0
votes

I am stuck on an Azure Data Lake Analytics challenge, and am looking for assistance.

Issue

I need to load a file from Azure Data Lake that contains about 150m rows of JSON data, stored as an Array of JSON Objects. The file is ~110G in size. When I try to load the file, ADLA appears to hang, giving "0%" progress for hours and no status updates to the algebra.xml or other files.

Searching through online documentation, it appears that ADLA is limited to "a single vertex" for extracting files from storage. This seems odd, but the job graph does consistently say 1 vertex for input nodes. I tried a 32 AU job just in case and that did nothing. I also let a 1 AU job run for about 3.5 hours, and that also did nothing (i.e. never progressed).

Question

Do you know how to enable ADLA to read UTF-8 JSON Array files of large size with millions of member objects?

If so, how?

And, it would be wonderful if the answer uses U-SQL without need for code-behinds. I can do that, but the rest of my team can't and I'm evaluating ADLA "out-of-the-box" capabilities right now.

Many Thanks,

J

ps. Additional Details

I need to use the Array of JSON format due to JsonExtractor, as far as I know (plmk if that is not the case).

I need to use UTF-8 and JSON since my input data contains delimiters, largely due to human entry text fields that online folks "love" to play around with to give us data folks extra things to do :)

The below is the input file format, with special characters removed, since the file is UTF-8 format.

[{'key':'car'},{'key':'bar'},....,{'key':'yar'}]

By load, I mean use the EXTRACT statement with the open source assembly that provides JSONExtractor(). Please Note that the JsonExtractor currently expects an Array of JSON objects (at least it did the last time I looked at the source code).

The below is a code snippet to demonstrate the extract method.

#...The below assumes the assembly is loaded to a database named [SOMEDB]

USE DATABASE [SOMEDB];

REFERENCE ASSEMBLY [SOMEDB].[Newtonsoft.Json]; 
REFERENCE ASSEMBLY [SOMEDB].[Microsoft.Analytics.Samples.Formats];  

USING Microsoft.Analytics.Samples.Formats.Json; 

@input_dataset = EXTRACT
                   [ThereAreManyMoreColumnsThanThis]  decimal?
                  ,[HundredsOfColumns]                string
                  ,[YouGetTheIdea]                    DateTime
  FROM '/a/file/path/where/file/resides.json' 
  USING new JsonExtractor()

#...Other stuff
1

1 Answers

2
votes

Given the size of your JSON document, the example extractor is not designed for your use case. Here are some suggestions:

  1. Change the input format from an array to a sequence of row-delineated JSON documents. Assuming each row/document is less than 4MB, you can parallelize the extraction.

  2. Split your JSON array into smaller arrays in many files.

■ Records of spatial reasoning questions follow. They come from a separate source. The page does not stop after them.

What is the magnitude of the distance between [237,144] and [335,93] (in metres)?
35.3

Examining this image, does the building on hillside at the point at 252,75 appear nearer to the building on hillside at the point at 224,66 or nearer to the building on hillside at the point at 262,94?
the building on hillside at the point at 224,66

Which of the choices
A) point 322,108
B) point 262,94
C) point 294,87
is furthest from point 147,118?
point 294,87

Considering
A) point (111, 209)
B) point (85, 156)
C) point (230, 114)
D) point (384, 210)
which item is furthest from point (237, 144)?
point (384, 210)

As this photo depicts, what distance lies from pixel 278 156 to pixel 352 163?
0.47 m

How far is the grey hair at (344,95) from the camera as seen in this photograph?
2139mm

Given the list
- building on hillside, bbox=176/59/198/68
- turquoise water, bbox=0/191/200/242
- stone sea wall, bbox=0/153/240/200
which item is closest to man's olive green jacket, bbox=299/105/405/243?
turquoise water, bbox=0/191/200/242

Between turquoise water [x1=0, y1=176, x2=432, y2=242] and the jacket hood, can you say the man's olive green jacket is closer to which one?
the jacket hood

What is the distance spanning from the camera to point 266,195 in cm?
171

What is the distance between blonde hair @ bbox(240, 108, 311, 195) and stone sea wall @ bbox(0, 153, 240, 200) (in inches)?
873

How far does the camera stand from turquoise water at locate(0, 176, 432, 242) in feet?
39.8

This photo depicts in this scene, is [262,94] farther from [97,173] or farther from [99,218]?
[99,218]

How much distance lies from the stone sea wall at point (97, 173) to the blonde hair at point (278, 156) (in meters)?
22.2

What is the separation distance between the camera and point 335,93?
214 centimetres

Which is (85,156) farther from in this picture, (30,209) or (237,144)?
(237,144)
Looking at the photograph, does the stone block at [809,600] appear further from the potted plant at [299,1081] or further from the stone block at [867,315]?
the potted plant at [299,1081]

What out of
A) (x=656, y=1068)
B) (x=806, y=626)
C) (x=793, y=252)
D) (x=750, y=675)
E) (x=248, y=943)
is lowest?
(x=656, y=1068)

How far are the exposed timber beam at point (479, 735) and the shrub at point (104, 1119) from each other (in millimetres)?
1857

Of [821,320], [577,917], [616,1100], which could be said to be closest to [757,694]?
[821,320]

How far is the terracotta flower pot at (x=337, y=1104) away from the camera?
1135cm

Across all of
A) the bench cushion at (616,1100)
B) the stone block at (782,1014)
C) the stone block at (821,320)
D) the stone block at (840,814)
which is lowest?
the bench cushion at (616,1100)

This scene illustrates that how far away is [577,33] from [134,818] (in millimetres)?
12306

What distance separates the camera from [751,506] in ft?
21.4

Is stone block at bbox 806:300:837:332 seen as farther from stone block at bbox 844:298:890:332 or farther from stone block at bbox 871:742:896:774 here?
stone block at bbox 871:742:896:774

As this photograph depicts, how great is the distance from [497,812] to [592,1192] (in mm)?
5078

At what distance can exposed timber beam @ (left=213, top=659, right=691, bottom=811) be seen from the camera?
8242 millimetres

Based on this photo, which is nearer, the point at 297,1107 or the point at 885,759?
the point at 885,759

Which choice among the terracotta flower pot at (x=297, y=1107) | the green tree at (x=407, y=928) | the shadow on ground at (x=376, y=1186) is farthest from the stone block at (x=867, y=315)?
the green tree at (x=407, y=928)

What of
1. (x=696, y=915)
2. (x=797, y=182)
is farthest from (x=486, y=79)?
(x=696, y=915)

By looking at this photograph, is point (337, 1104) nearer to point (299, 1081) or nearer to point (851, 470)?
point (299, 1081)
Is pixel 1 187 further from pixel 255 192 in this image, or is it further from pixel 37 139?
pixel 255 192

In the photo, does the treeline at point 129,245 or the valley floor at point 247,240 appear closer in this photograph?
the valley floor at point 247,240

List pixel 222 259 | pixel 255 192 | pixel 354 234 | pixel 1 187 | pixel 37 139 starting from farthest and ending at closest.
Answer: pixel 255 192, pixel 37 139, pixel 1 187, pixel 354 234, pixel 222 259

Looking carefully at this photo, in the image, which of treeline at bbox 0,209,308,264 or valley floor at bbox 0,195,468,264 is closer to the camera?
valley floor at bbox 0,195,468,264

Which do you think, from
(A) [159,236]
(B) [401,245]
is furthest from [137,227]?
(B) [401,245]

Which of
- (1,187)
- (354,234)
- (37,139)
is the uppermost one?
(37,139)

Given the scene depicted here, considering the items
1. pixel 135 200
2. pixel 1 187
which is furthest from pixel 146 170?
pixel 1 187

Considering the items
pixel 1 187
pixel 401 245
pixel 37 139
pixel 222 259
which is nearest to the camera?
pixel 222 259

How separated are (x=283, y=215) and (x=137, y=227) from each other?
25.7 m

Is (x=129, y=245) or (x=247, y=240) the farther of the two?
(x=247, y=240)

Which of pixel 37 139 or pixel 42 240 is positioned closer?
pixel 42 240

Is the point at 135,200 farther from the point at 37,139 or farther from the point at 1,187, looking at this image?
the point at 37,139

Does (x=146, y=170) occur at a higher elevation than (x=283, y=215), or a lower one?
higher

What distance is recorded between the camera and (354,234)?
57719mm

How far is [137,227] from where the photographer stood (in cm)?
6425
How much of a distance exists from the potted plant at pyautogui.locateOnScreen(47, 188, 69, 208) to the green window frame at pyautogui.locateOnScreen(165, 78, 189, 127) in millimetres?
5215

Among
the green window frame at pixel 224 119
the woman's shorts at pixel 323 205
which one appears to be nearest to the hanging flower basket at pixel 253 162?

  3. Write your own custom extractor. Assuming you can identify each top element in your array, you could possibly even implement a parallel extractor (although that is going to be an advanced topic, since you need to handle the first and last parts of the file specially and make sure that you can handle the case where your end of element does not align with the extent boundary, similar to what the built-in Text Extractors do). In this case, make sure that you use the reader interface of your JSON parser instead of loading the document all into memory.